We can also define a set by mathematically stating the properties satisfied by the elements in the set. In particular, we may write

or

$A=\{x : x \textrm{ satisfies some property} \}$

The symbols $"|"$ and $":"$ are pronounced "such that."

Example

Here are some examples of sets defined by stating the properties satisfied by the elements:

- If the set $C$ is defined as $C=\{x | x \in \mathbb{Z}, -2 \leq x < 10\}$, then $C=\{-2,-1,0,\cdots,9\}$.
- If the set $D$ is defined as $D=\{x^2 |x\in \mathbb{N}\}$, then $D=\{1,4,9,16,\cdots\}$.
- The set of rational numbers can be defined as $\mathbb{Q}=\{\frac{a}{b}|a,b \in \mathbb{Z}, b \neq 0\}$.
- For real numbers $a$ and $b$, where $a < b$, we can write $(a,b]=\{x \in \mathbb{R} \mid a< x \leq b \}$.
- $\mathbb{C}=\{a+bi \mid a,b \in \mathbb{R}, i=\sqrt{-1}\}$.
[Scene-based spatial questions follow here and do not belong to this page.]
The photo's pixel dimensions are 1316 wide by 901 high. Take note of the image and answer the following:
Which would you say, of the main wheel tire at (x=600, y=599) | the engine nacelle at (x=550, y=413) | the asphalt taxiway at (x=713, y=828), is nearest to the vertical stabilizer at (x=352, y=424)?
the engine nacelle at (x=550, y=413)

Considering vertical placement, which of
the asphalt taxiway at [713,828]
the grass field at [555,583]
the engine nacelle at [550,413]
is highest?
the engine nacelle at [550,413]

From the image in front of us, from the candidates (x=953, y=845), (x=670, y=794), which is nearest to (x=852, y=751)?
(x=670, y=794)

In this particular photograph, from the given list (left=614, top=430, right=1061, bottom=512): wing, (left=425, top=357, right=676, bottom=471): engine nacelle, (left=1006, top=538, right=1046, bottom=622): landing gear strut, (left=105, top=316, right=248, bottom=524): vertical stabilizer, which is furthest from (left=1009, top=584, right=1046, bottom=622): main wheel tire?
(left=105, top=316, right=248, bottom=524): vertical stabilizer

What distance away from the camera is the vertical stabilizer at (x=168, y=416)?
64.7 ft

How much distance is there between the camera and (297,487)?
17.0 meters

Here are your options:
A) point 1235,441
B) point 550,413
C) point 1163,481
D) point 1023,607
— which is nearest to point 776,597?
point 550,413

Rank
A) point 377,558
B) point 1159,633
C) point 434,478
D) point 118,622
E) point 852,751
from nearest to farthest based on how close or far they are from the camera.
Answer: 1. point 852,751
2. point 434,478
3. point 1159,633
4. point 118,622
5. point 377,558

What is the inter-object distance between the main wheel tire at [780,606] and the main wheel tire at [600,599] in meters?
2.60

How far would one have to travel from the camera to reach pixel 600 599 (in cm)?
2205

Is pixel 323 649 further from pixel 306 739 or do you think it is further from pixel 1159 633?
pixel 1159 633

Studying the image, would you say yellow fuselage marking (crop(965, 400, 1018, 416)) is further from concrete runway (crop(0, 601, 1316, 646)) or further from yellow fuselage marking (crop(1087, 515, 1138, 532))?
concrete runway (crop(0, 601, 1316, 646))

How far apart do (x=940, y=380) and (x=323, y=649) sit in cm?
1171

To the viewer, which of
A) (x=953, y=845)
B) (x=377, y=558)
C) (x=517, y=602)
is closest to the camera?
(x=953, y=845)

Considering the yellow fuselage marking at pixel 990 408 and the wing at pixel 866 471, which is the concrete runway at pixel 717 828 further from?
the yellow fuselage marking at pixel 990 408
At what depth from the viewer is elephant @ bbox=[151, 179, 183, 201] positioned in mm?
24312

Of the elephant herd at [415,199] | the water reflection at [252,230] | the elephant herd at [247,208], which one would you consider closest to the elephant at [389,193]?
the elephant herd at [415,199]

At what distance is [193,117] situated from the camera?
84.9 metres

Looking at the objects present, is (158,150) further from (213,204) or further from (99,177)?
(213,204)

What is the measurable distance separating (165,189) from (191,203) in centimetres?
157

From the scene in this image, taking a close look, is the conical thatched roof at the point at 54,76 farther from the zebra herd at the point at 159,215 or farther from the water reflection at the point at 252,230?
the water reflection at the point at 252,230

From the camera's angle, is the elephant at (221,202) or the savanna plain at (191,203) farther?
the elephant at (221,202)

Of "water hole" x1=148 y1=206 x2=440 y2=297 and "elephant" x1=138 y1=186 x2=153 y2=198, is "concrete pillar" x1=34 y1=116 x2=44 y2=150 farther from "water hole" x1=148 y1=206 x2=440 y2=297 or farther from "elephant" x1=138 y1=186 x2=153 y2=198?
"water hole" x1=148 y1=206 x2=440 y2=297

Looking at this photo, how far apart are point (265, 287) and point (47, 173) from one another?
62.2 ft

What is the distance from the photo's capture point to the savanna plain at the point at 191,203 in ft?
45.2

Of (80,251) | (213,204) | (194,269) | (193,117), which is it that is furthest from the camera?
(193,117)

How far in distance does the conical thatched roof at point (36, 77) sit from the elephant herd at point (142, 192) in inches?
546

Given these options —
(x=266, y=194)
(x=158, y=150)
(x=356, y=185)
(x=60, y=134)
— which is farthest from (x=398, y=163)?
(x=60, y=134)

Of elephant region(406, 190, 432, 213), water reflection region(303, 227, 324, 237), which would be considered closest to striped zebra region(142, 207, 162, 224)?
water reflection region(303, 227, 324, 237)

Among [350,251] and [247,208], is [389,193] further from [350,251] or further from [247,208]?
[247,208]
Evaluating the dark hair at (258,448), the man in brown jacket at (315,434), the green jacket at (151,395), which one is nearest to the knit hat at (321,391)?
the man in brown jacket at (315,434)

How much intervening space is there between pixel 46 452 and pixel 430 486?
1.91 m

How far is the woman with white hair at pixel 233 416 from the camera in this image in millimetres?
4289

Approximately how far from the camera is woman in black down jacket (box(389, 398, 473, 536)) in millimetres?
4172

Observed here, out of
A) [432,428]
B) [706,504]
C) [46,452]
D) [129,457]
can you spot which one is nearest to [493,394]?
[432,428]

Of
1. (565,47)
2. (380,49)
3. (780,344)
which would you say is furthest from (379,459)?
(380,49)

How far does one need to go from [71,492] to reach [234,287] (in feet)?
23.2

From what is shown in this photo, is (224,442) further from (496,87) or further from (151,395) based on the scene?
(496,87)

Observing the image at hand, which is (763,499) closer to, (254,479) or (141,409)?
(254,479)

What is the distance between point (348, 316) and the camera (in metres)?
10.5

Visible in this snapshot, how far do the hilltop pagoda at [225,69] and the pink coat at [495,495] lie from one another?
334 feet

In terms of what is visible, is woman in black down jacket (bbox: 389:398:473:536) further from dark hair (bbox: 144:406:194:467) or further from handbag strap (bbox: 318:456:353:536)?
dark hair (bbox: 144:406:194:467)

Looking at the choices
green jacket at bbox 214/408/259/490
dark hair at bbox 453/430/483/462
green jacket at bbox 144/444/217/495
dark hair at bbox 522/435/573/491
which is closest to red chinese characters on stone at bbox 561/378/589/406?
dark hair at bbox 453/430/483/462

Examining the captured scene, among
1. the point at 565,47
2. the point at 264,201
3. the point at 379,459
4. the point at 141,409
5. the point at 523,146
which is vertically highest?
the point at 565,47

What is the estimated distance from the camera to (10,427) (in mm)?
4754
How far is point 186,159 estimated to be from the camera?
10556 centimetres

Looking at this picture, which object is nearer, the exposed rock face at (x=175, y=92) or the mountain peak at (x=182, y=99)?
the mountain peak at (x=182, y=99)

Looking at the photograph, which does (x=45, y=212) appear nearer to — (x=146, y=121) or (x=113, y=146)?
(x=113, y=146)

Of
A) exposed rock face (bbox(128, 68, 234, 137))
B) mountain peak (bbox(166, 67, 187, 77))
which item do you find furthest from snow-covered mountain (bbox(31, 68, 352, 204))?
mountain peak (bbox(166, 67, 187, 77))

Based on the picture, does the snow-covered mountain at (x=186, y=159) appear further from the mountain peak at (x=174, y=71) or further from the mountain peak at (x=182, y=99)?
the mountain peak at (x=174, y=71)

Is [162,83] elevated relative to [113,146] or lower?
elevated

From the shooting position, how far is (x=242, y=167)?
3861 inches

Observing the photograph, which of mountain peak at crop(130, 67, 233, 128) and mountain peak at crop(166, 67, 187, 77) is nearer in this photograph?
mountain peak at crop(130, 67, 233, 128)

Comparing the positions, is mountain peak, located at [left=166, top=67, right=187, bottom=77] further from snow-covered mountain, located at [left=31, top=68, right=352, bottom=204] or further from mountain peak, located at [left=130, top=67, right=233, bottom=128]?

Set $A$ is a **subset** of set $B$ if every element of $A$ is also an element of $B$. We write $A \subset B$,
where "$\subset$" indicates "subset." Equivalently, we say $B$ is a **superset** of $A$, or $B \supset A$.

Example

Here are some examples of sets and their subsets:

- If $E=\{1,4\}$ and $C=\{1,4,9\}$, then $E\subset C$.
- $\mathbb{N}\subset \mathbb{Z}$.
- $\mathbb{Q}\subset \mathbb{R}$.

Two sets are equal if they have the exact same elements. Thus, $A=B$ if and only if $A\subset B$
and $B\subset A$. For example, $\{1,2,3\}=\{3,2,1\}$, and $\{a,a,b\}=\{a,b\}$. The set with no
elements, i.e., $\emptyset=\{ \}$ is the **null set** or the **empty set**. For any set $A$,
$\emptyset \subset A$.

The **universal set** is the set of all things that we could possibly consider in the context
we are studying. Thus every set $A$ is a subset of the universal set. In this book, we often denote
the universal set by $S$ (As we will see, in the language of probability theory, the universal set is
called the *sample space*.) For example, if we are discussing rolling of a die, our universal
set may be defined as $S=\{1,2,3,4,5,6\}$, or if we are discussing tossing of a coin once, our universal
set might be $S=\{H,T\}$ ($H$ for heads and $T$ for tails).